═══ Records provided ═══
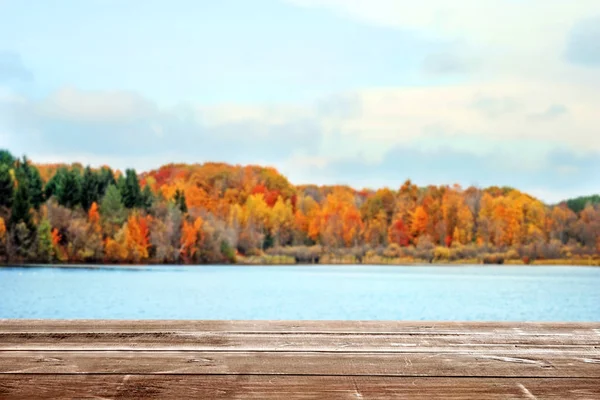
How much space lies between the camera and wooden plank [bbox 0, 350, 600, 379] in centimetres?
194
═══
═══ Records provided ═══
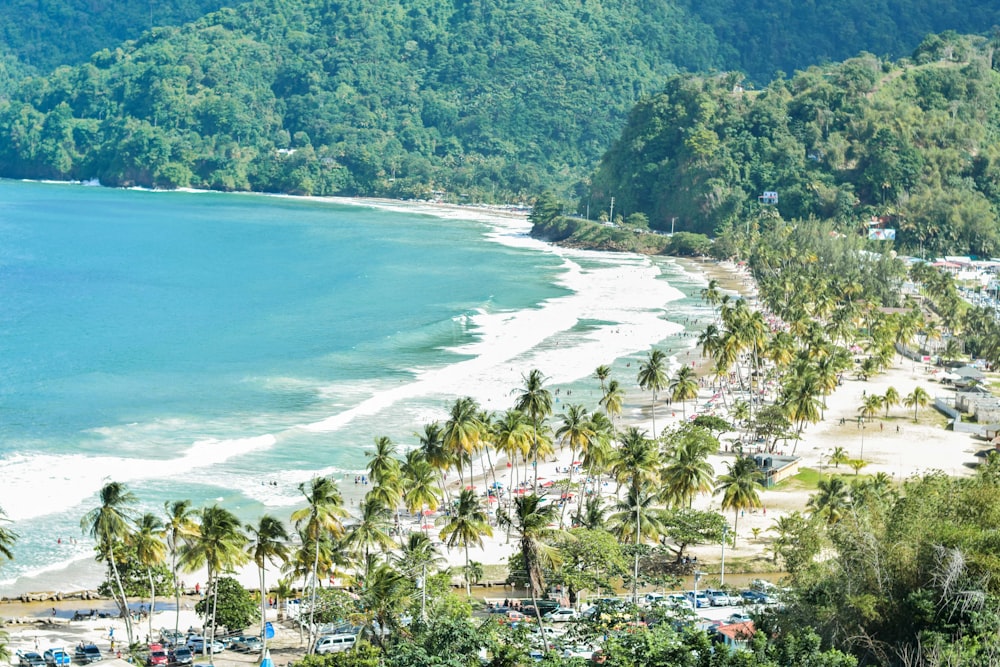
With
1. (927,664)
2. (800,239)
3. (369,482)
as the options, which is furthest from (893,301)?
═══
═══ Records provided ═══
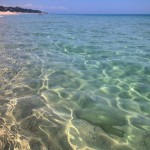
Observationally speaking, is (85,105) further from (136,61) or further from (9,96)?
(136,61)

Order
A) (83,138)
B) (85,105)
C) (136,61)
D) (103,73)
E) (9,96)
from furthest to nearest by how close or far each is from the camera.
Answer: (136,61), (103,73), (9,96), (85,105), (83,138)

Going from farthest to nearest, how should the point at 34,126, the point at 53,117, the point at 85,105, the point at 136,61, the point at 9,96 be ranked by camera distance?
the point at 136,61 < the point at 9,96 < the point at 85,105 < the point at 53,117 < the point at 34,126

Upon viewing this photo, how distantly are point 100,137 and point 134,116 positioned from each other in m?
═══
Work to complete:
Rewrite the data from the line with "Going from farthest" to the line with "Upon viewing this", changing "camera distance" to "distance from the camera" and leaving everything else as it is. Return only those lines.

Exercise response:
Going from farthest to nearest, how should the point at 34,126, the point at 53,117, the point at 85,105, the point at 136,61, the point at 9,96 be ranked by distance from the camera?
the point at 136,61 < the point at 9,96 < the point at 85,105 < the point at 53,117 < the point at 34,126

Upon viewing this photo, how distantly are point 100,137 and point 134,116 positioned from each other in m?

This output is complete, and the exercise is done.